#### Activity:
May I please have every record restated word for word, with the images left out?

····················

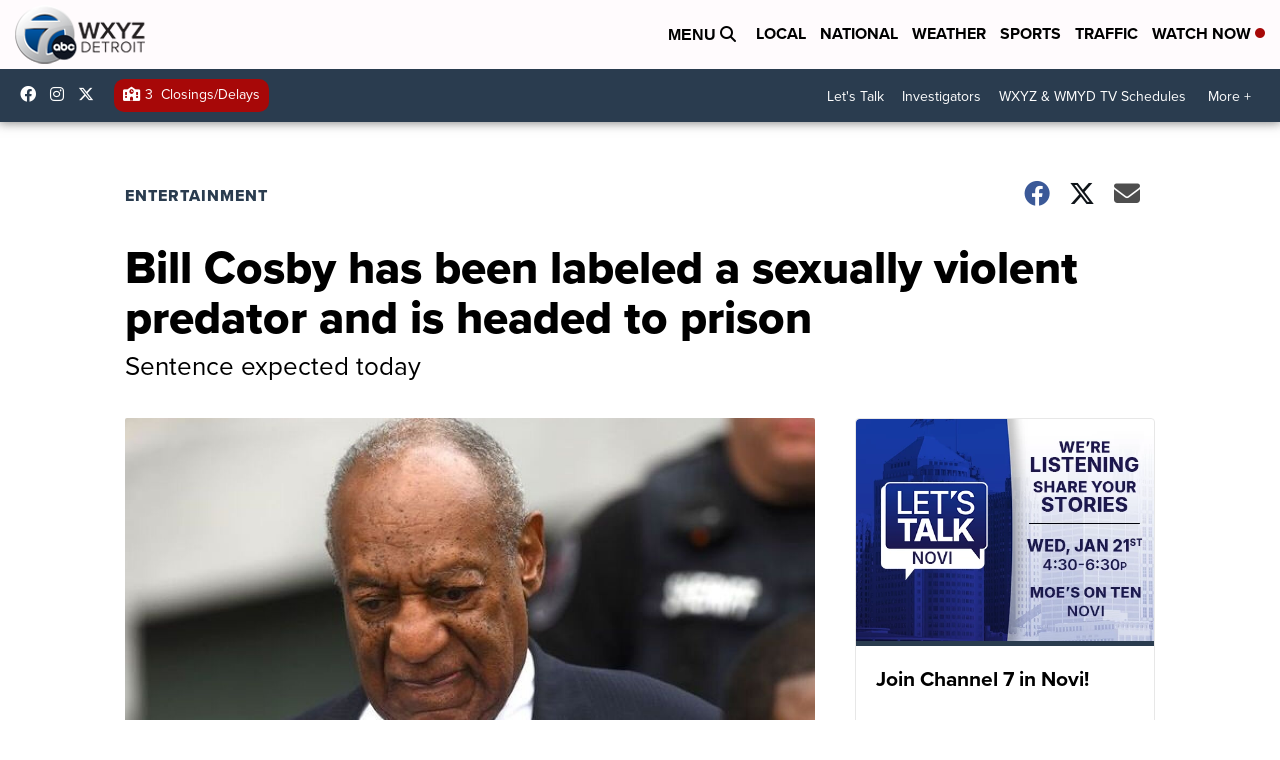

--- FILE ---
content_type: application/javascript; charset=utf-8
request_url: https://fundingchoicesmessages.google.com/f/AGSKWxWXHY6a-cGfSybukovAMDFKqkAzuGD4fL9YogAtZBrZmAszW1tnTjT2U7_bXNqTubRe3k3pW7SC7XqGQ5g5eBAf1qb-1dSnNVVn4uoGz00qzSiqi-ATbIfOHEAW_aVWgihCstUQHH42lESUypYZGoZc2SVkJSg_9iVlP1HSUlg7dXomCNoyJZNaQ_1g/_/sponsoredheadline./468x280_/amazon/iframeproxy-/adchoice_/iframe_ad_
body_size: -1292
content:
window['bad24f56-ffab-425e-b152-8ce66b6c3492'] = true;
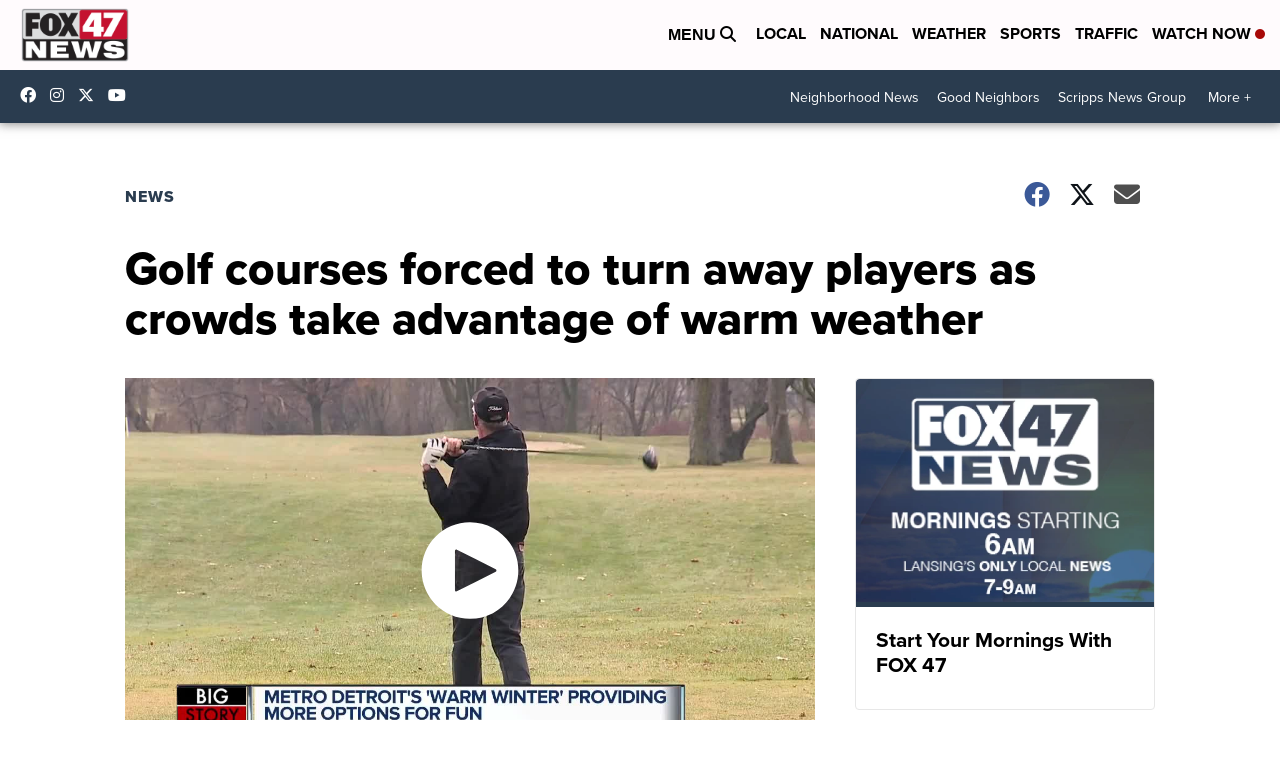

--- FILE ---
content_type: application/javascript; charset=utf-8
request_url: https://fundingchoicesmessages.google.com/f/AGSKWxW-Cu4leR2Sncx-7pLXd8cdjK-6zce1XI4c0ilkRLNNa1YND_RSSXRe6l4fkStgDJi5vZQnuwlQ_sE8SohCH7_r_L3gmIGngvSkygcFClhihYr4sTf3QAyRzdeYT32MMASO__16Qa7L_3To3O6gcg1x7qD1Sq0ZtPEaN80bY5RMRNrDqnpRKyB6meHk/_/adheading_/sponsored-links-/480x60_/qpon_big_ad/impop.
body_size: -1292
content:
window['9ae8543b-5284-4463-90ec-e52ab7da3825'] = true;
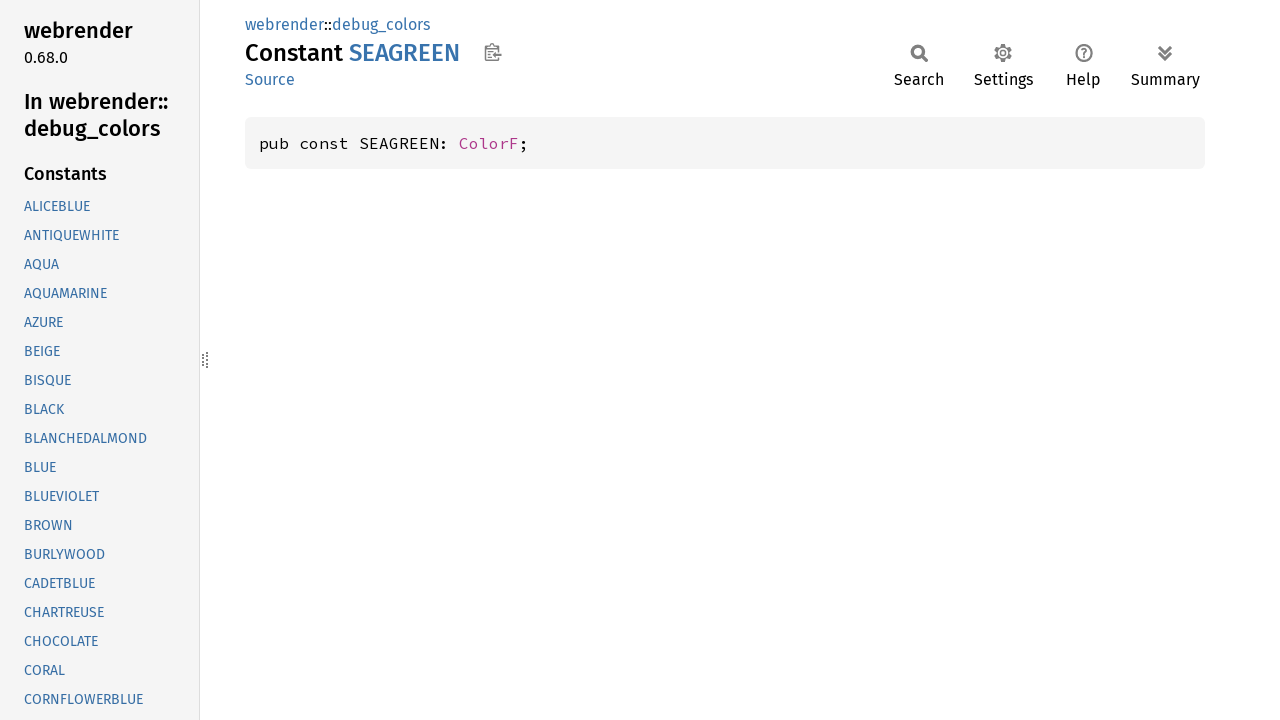

--- FILE ---
content_type: application/javascript; charset=utf-8
request_url: https://doc.servo.org/webrender/debug_colors/sidebar-items.js
body_size: -5
content:
window.SIDEBAR_ITEMS = {"constant":["ALICEBLUE","ANTIQUEWHITE","AQUA","AQUAMARINE","AZURE","BEIGE","BISQUE","BLACK","BLANCHEDALMOND","BLUE","BLUEVIOLET","BROWN","BURLYWOOD","CADETBLUE","CHARTREUSE","CHOCOLATE","CORAL","CORNFLOWERBLUE","CORNSILK","CRIMSON","CYAN","DARKBLUE","DARKCYAN","DARKGOLDENROD","DARKGRAY","DARKGREEN","DARKGREY","DARKKHAKI","DARKMAGENTA","DARKOLIVEGREEN","DARKORANGE","DARKORCHID","DARKRED","DARKSALMON","DARKSEAGREEN","DARKSLATEBLUE","DARKSLATEGRAY","DARKSLATEGREY","DARKTURQUOISE","DARKVIOLET","DEEPPINK","DEEPSKYBLUE","DIMGRAY","DIMGREY","DODGERBLUE","FIREBRICK","FLORALWHITE","FORESTGREEN","FUCHSIA","GAINSBORO","GHOSTWHITE","GOLD","GOLDENROD","GRAY","GREEN","GREENYELLOW","GREY","HONEYDEW","HOTPINK","INDIANRED","INDIGO","IVORY","KHAKI","LAVENDER","LAVENDERBLUSH","LAWNGREEN","LEMONCHIFFON","LIGHTBLUE","LIGHTCORAL","LIGHTCYAN","LIGHTGOLDENRODYELLOW","LIGHTGRAY","LIGHTGREEN","LIGHTGREY","LIGHTPINK","LIGHTSALMON","LIGHTSEAGREEN","LIGHTSKYBLUE","LIGHTSLATEGRAY","LIGHTSLATEGREY","LIGHTSTEELBLUE","LIGHTYELLOW","LIME","LIMEGREEN","LINEN","MAGENTA","MAROON","MEDIUMAQUAMARINE","MEDIUMBLUE","MEDIUMORCHID","MEDIUMPURPLE","MEDIUMSEAGREEN","MEDIUMSLATEBLUE","MEDIUMSPRINGGREEN","MEDIUMTURQUOISE","MEDIUMVIOLETRED","MIDNIGHTBLUE","MINTCREAM","MISTYROSE","MOCCASIN","NAVAJOWHITE","NAVY","OLDLACE","OLIVE","OLIVEDRAB","ORANGE","ORANGERED","ORCHID","PALEGOLDENROD","PALEGREEN","PALETURQUOISE","PALEVIOLETRED","PAPAYAWHIP","PEACHPUFF","PERU","PINK","PLUM","POWDERBLUE","PURPLE","REBECCAPURPLE","RED","ROSYBROWN","ROYALBLUE","SADDLEBROWN","SALMON","SANDYBROWN","SEAGREEN","SEASHELL","SIENNA","SILVER","SKYBLUE","SLATEBLUE","SLATEGRAY","SLATEGREY","SNOW","SPRINGGREEN","STEELBLUE","TAN","TEAL","THISTLE","TOMATO","TURQUOISE","VIOLET","WHEAT","WHITE","WHITESMOKE","YELLOW","YELLOWGREEN"]};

····················

#### Solved exercise:
--- FILE ---
content_type: application/javascript; charset=utf-8
request_url: https://fundingchoicesmessages.google.com/f/AGSKWxWXHY6a-cGfSybukovAMDFKqkAzuGD4fL9YogAtZBrZmAszW1tnTjT2U7_bXNqTubRe3k3pW7SC7XqGQ5g5eBAf1qb-1dSnNVVn4uoGz00qzSiqi-ATbIfOHEAW_aVWgihCstUQHH42lESUypYZGoZc2SVkJSg_9iVlP1HSUlg7dXomCNoyJZNaQ_1g/_/sponsoredheadline./468x280_/amazon/iframeproxy-/adchoice_/iframe_ad_
body_size: -1292
content:
window['bad24f56-ffab-425e-b152-8ce66b6c3492'] = true;

--- FILE ---
content_type: application/javascript; charset=utf-8
request_url: https://fundingchoicesmessages.google.com/f/AGSKWxW-Cu4leR2Sncx-7pLXd8cdjK-6zce1XI4c0ilkRLNNa1YND_RSSXRe6l4fkStgDJi5vZQnuwlQ_sE8SohCH7_r_L3gmIGngvSkygcFClhihYr4sTf3QAyRzdeYT32MMASO__16Qa7L_3To3O6gcg1x7qD1Sq0ZtPEaN80bY5RMRNrDqnpRKyB6meHk/_/adheading_/sponsored-links-/480x60_/qpon_big_ad/impop.
body_size: -1292
content:
window['9ae8543b-5284-4463-90ec-e52ab7da3825'] = true;

--- FILE ---
content_type: application/javascript; charset=utf-8
request_url: https://doc.servo.org/webrender/debug_colors/sidebar-items.js
body_size: -5
content:
window.SIDEBAR_ITEMS = {"constant":["ALICEBLUE","ANTIQUEWHITE","AQUA","AQUAMARINE","AZURE","BEIGE","BISQUE","BLACK","BLANCHEDALMOND","BLUE","BLUEVIOLET","BROWN","BURLYWOOD","CADETBLUE","CHARTREUSE","CHOCOLATE","CORAL","CORNFLOWERBLUE","CORNSILK","CRIMSON","CYAN","DARKBLUE","DARKCYAN","DARKGOLDENROD","DARKGRAY","DARKGREEN","DARKGREY","DARKKHAKI","DARKMAGENTA","DARKOLIVEGREEN","DARKORANGE","DARKORCHID","DARKRED","DARKSALMON","DARKSEAGREEN","DARKSLATEBLUE","DARKSLATEGRAY","DARKSLATEGREY","DARKTURQUOISE","DARKVIOLET","DEEPPINK","DEEPSKYBLUE","DIMGRAY","DIMGREY","DODGERBLUE","FIREBRICK","FLORALWHITE","FORESTGREEN","FUCHSIA","GAINSBORO","GHOSTWHITE","GOLD","GOLDENROD","GRAY","GREEN","GREENYELLOW","GREY","HONEYDEW","HOTPINK","INDIANRED","INDIGO","IVORY","KHAKI","LAVENDER","LAVENDERBLUSH","LAWNGREEN","LEMONCHIFFON","LIGHTBLUE","LIGHTCORAL","LIGHTCYAN","LIGHTGOLDENRODYELLOW","LIGHTGRAY","LIGHTGREEN","LIGHTGREY","LIGHTPINK","LIGHTSALMON","LIGHTSEAGREEN","LIGHTSKYBLUE","LIGHTSLATEGRAY","LIGHTSLATEGREY","LIGHTSTEELBLUE","LIGHTYELLOW","LIME","LIMEGREEN","LINEN","MAGENTA","MAROON","MEDIUMAQUAMARINE","MEDIUMBLUE","MEDIUMORCHID","MEDIUMPURPLE","MEDIUMSEAGREEN","MEDIUMSLATEBLUE","MEDIUMSPRINGGREEN","MEDIUMTURQUOISE","MEDIUMVIOLETRED","MIDNIGHTBLUE","MINTCREAM","MISTYROSE","MOCCASIN","NAVAJOWHITE","NAVY","OLDLACE","OLIVE","OLIVEDRAB","ORANGE","ORANGERED","ORCHID","PALEGOLDENROD","PALEGREEN","PALETURQUOISE","PALEVIOLETRED","PAPAYAWHIP","PEACHPUFF","PERU","PINK","PLUM","POWDERBLUE","PURPLE","REBECCAPURPLE","RED","ROSYBROWN","ROYALBLUE","SADDLEBROWN","SALMON","SANDYBROWN","SEAGREEN","SEASHELL","SIENNA","SILVER","SKYBLUE","SLATEBLUE","SLATEGRAY","SLATEGREY","SNOW","SPRINGGREEN","STEELBLUE","TAN","TEAL","THISTLE","TOMATO","TURQUOISE","VIOLET","WHEAT","WHITE","WHITESMOKE","YELLOW","YELLOWGREEN"]};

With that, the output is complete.